By Dedrick Muhammad
Senior director of Economic Programs for the NAACP
Last year, on my second day on the job as the new senior director of Economic Programs for the NAACP, I went to London with our president and CEO Benjamin Todd Jealous to attend a conference on Global Youth Employment. Eight months later I, along with the rest of the world, am seeing images of economically disenfranchised youth throughout England rioting and rebelling. The ignition for these rebellions appears to be the fatal shooting of Mark Duggan, a young Black man, by the police.
Youth rioting and rebelling in economically disenfranchised areas in relation to possible racial discrimination and police brutality is something with which most Americans are all too familiar. In a BBC video clipin which Darcus Howe, a Black English migrant, is interviewed about the riots, Mr. Howe states that what is happening throughout England is similar to insurrections throughout the Arab world, where youth have been a leading force in street protests demanding change from their government. Where I agree with Mr. Howe is that these incidents of riots and rebellions from economically disappointed and disenfranchised youth are not limited to the context of London, or even England.
During the 2010 Global Youth Employment Conference in London, sponsored by the NAACP, CNBC, The Blackstone Charitable Foundation, the International Youth Foundation and others, leading minds highlighted the crisis of global youth unemployment. Between the years 2008 and 2009, global youth unemployment increased by almost 7 million. This is about 35 times the increase that occurred before the recent global recession. As BusinessWeek wrote in its February 2011 article “The Youth Unemployment Bomb,” “[A]n economy that can’t generate enough jobs to absorb its young people has created a lost generation of the disaffected, unemployed, or underemployed — including growing numbers of recent college graduates for whom the post-crash economy has little to offer.” This relationship between youth unemployment and long-term social and economic disenfranchisement, coupled with austerity budgeting, which threatens to lessen the opportunities and support provided to the youth of today, reminds me of the words of Dr. King: “The people will rise up and express their anger and frustration if you refuse to hear their cries. A riot is the language of the unheard.”
Laurie Penny, in her article “Panic on the Streets of London,” writes:
The people running Britain had absolutely no clue how desperate things had become. They thought that after thirty years of soaring inequality, in the middle of a recession, they could take away the last little things that gave people hope, the benefits, the jobs, the possibility of higher education, the support structures, and nothing would happen. They were wrong. And now my city is burning, and it will continue to burn until we stop the blanket condemnations and blind conjecture and try to understand just what has brought viral civil unrest to Britain.

────────────────────

▶ Task requirements
1. In the essay on the England riots, what appears to have ignited the rebellions?
2. From the essay on the England riots, write out the part that begins at the words "Laurie Penny, in" and stops after "unrest to Britain.", switching "Britain" to "England".

────────────────────

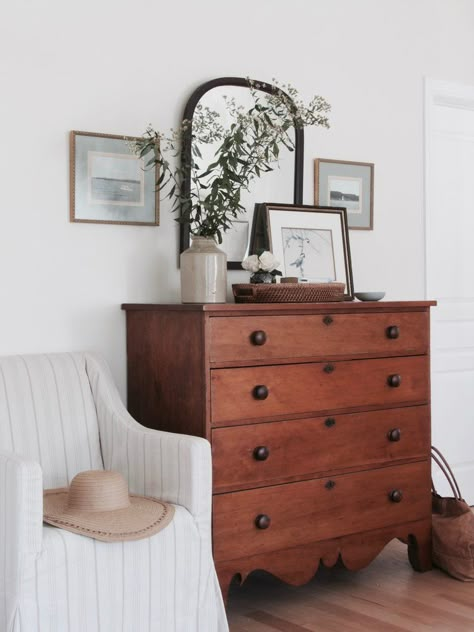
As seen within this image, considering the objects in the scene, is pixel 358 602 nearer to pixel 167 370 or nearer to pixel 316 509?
pixel 316 509

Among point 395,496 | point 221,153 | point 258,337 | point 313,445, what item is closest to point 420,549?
point 395,496

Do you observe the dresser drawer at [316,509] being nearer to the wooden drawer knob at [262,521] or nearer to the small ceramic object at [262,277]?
the wooden drawer knob at [262,521]

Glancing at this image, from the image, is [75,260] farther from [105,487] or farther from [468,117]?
[468,117]

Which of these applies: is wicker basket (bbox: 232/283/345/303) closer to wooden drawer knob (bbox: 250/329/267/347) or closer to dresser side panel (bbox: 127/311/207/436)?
wooden drawer knob (bbox: 250/329/267/347)

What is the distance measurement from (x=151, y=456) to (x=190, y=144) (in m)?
1.25

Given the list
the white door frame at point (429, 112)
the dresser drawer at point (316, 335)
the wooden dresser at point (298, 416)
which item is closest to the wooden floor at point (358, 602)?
the wooden dresser at point (298, 416)

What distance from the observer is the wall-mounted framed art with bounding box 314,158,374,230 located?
390 centimetres

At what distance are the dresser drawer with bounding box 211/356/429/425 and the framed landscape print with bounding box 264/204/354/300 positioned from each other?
19.1 inches

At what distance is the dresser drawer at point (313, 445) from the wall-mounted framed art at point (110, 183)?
3.07ft

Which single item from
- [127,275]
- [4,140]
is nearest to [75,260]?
[127,275]

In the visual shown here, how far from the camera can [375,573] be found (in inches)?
137

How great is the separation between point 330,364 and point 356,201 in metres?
1.09

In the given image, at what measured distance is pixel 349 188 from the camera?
13.1ft

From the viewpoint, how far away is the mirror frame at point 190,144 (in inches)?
134
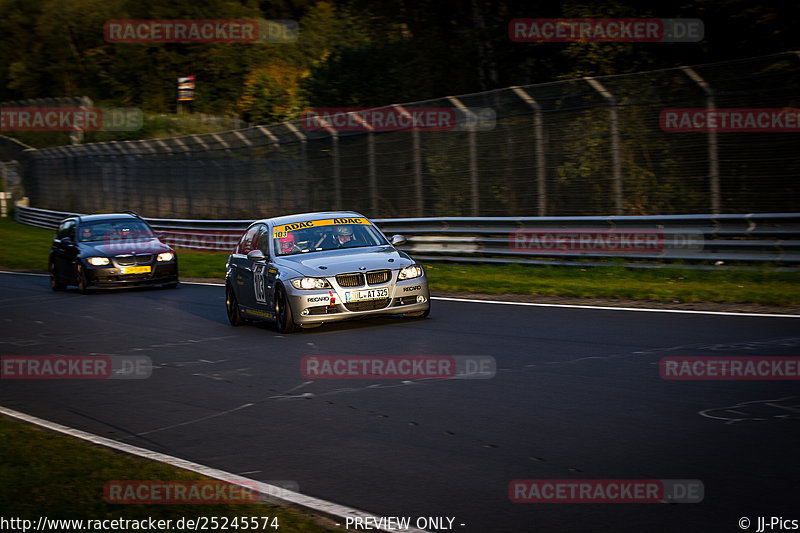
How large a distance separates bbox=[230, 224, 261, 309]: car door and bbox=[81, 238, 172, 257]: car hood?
6574mm

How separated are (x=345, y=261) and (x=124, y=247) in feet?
32.7

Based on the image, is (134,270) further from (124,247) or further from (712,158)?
(712,158)

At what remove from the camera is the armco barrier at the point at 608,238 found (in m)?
15.2

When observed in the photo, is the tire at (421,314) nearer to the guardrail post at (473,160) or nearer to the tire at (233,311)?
the tire at (233,311)

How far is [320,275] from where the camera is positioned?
41.3 feet

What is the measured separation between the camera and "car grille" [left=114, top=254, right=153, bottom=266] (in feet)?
69.5

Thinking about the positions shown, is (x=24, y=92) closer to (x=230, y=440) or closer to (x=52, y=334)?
(x=52, y=334)

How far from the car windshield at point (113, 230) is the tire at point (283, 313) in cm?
998

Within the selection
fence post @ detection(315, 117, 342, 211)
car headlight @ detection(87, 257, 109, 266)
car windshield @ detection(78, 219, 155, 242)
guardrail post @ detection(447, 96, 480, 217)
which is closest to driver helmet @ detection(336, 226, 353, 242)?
guardrail post @ detection(447, 96, 480, 217)

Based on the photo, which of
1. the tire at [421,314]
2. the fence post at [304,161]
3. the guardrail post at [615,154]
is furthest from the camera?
the fence post at [304,161]

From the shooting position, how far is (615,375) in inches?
350

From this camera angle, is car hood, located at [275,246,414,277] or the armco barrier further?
the armco barrier

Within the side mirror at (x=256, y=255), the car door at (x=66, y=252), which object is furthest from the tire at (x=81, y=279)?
the side mirror at (x=256, y=255)

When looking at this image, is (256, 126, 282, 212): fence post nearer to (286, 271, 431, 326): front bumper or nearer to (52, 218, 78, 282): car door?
(52, 218, 78, 282): car door
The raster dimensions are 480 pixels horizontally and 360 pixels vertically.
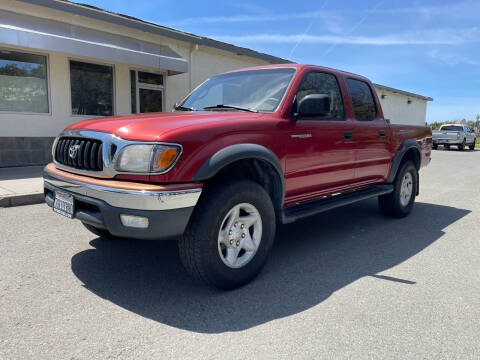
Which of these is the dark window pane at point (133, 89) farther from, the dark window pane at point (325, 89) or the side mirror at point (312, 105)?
the side mirror at point (312, 105)

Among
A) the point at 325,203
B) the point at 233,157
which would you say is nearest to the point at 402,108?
the point at 325,203

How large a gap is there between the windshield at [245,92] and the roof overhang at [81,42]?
20.2ft

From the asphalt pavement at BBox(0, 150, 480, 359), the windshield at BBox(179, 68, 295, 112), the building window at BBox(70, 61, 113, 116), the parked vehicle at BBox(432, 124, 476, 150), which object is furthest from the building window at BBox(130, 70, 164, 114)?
the parked vehicle at BBox(432, 124, 476, 150)

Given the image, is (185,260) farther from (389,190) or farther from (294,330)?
(389,190)

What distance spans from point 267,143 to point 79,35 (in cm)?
839

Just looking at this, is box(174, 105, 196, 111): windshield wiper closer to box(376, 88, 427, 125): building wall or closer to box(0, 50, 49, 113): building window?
box(0, 50, 49, 113): building window

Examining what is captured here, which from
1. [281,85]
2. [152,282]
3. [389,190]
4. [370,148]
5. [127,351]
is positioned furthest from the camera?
[389,190]

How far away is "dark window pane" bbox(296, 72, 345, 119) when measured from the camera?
3.88m

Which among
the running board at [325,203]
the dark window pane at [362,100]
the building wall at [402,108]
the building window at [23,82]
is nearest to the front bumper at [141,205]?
the running board at [325,203]

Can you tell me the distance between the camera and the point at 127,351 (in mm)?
2223

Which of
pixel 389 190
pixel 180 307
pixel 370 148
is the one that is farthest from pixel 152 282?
pixel 389 190

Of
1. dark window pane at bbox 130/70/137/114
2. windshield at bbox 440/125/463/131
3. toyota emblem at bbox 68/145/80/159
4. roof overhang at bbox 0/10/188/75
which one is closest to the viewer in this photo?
toyota emblem at bbox 68/145/80/159

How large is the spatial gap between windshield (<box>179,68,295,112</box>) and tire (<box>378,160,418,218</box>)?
101 inches

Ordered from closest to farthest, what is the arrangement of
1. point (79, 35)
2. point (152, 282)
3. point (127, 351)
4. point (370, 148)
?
1. point (127, 351)
2. point (152, 282)
3. point (370, 148)
4. point (79, 35)
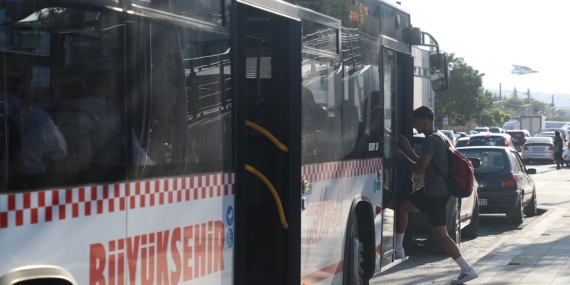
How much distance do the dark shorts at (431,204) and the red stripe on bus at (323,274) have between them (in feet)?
7.53

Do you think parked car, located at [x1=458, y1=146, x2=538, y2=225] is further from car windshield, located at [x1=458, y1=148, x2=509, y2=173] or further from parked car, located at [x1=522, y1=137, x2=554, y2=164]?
parked car, located at [x1=522, y1=137, x2=554, y2=164]

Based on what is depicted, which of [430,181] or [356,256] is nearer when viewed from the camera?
[356,256]

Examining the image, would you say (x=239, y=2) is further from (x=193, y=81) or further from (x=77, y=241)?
(x=77, y=241)

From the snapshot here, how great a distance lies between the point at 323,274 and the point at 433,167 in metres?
3.00

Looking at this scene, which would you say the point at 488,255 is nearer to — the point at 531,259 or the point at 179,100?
the point at 531,259

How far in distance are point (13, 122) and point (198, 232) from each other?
180 centimetres

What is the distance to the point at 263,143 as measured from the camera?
748 cm

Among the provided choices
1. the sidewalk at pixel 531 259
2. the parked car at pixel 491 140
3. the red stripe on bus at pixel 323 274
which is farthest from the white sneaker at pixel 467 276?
the parked car at pixel 491 140

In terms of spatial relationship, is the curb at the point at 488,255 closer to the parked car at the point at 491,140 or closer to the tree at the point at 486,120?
the parked car at the point at 491,140

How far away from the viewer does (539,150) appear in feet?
166

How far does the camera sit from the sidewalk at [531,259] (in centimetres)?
1127

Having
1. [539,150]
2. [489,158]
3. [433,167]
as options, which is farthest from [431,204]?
[539,150]

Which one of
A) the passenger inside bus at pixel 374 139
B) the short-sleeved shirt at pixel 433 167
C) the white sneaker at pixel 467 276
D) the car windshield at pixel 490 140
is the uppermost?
the passenger inside bus at pixel 374 139

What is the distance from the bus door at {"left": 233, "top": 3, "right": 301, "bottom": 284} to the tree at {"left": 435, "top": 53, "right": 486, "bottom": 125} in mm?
96549
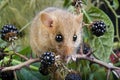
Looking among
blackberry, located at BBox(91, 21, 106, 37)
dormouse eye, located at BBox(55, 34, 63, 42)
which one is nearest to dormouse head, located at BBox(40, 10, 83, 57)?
dormouse eye, located at BBox(55, 34, 63, 42)

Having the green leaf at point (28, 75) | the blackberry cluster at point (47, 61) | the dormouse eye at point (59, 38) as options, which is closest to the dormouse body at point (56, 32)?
the dormouse eye at point (59, 38)

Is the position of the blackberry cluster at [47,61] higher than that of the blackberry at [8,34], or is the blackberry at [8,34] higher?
the blackberry at [8,34]

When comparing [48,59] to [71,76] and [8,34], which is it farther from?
[8,34]

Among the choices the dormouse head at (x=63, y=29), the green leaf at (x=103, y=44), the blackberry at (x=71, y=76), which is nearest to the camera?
the blackberry at (x=71, y=76)

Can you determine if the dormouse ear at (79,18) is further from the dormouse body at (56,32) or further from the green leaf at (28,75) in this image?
the green leaf at (28,75)

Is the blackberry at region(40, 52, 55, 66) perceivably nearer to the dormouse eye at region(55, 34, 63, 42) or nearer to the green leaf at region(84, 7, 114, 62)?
the dormouse eye at region(55, 34, 63, 42)

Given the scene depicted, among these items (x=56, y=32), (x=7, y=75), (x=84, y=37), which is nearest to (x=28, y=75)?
(x=7, y=75)

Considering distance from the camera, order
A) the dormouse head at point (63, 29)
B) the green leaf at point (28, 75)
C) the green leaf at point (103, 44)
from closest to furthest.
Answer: the green leaf at point (28, 75) → the dormouse head at point (63, 29) → the green leaf at point (103, 44)
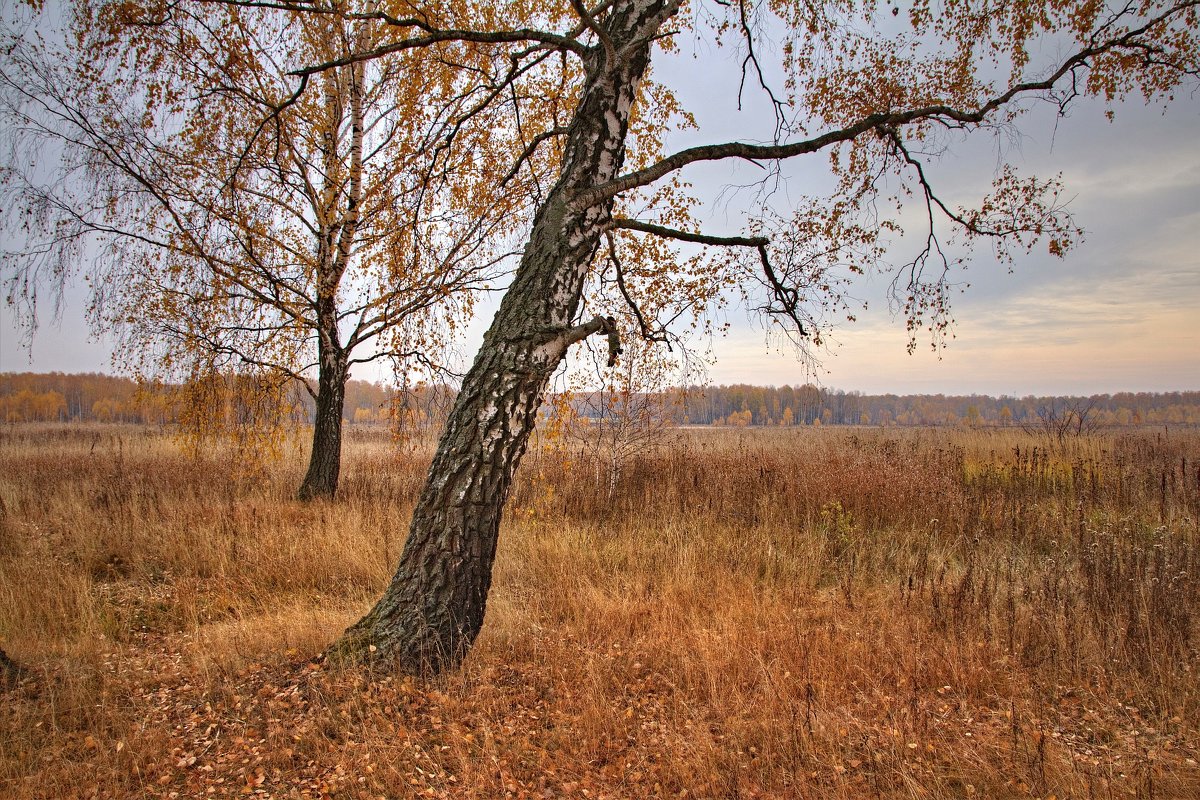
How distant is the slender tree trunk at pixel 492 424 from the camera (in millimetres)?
3402

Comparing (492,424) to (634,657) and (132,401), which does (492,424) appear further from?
(132,401)

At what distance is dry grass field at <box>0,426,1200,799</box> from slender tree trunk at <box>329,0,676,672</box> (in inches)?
12.2

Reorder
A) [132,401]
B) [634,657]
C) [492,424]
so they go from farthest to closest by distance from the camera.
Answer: [132,401] < [634,657] < [492,424]

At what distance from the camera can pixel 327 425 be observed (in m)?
8.72

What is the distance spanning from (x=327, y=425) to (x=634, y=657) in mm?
6659

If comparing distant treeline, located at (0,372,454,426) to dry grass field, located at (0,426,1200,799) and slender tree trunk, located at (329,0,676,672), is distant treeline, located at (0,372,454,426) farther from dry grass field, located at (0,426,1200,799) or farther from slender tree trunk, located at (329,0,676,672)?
slender tree trunk, located at (329,0,676,672)

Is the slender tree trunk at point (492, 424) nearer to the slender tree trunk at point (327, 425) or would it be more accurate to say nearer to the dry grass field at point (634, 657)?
the dry grass field at point (634, 657)

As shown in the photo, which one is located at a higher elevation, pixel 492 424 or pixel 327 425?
pixel 492 424

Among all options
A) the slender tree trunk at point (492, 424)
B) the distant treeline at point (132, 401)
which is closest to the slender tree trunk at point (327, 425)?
the distant treeline at point (132, 401)

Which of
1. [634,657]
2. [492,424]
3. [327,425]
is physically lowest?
[634,657]

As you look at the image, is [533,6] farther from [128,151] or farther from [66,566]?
[66,566]

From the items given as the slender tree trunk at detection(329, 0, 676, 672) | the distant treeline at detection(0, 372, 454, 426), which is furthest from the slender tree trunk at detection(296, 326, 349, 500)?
the slender tree trunk at detection(329, 0, 676, 672)

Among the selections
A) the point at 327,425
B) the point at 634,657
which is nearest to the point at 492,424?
the point at 634,657

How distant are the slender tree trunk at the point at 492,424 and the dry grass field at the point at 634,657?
0.31 metres
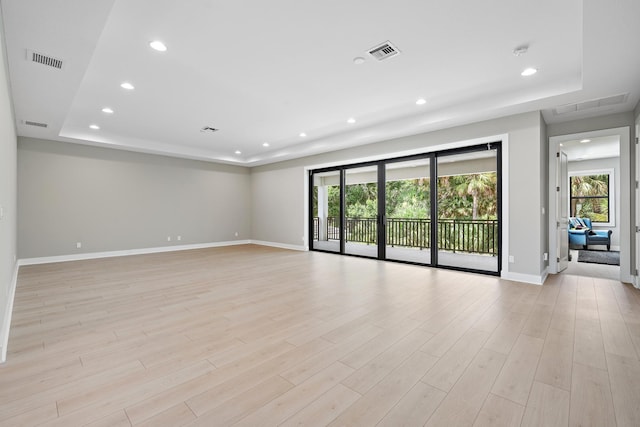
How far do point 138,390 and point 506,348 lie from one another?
267 centimetres

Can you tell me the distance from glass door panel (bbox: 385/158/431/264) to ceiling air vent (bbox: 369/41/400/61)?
3077 millimetres

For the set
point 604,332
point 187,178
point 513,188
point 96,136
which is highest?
point 96,136

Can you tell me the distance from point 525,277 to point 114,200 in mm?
8655

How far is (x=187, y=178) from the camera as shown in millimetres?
8328

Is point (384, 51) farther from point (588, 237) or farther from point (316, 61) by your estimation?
point (588, 237)

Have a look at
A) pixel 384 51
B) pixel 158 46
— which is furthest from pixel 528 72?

────────────────────

▶ Results of the exercise
1. The fatal shooting of Mark Duggan, a young Black man, by the police.

2.
Laurie Penny, in her article “Panic on the Streets of London,” writes:
The people running England had absolutely no clue how desperate things had become. They thought that after thirty years of soaring inequality, in the middle of a recession, they could take away the last little things that gave people hope, the benefits, the jobs, the possibility of higher education, the support structures, and nothing would happen. They were wrong. And now my city is burning, and it will continue to burn until we stop the blanket condemnations and blind conjecture and try to understand just what has brought viral civil unrest to England.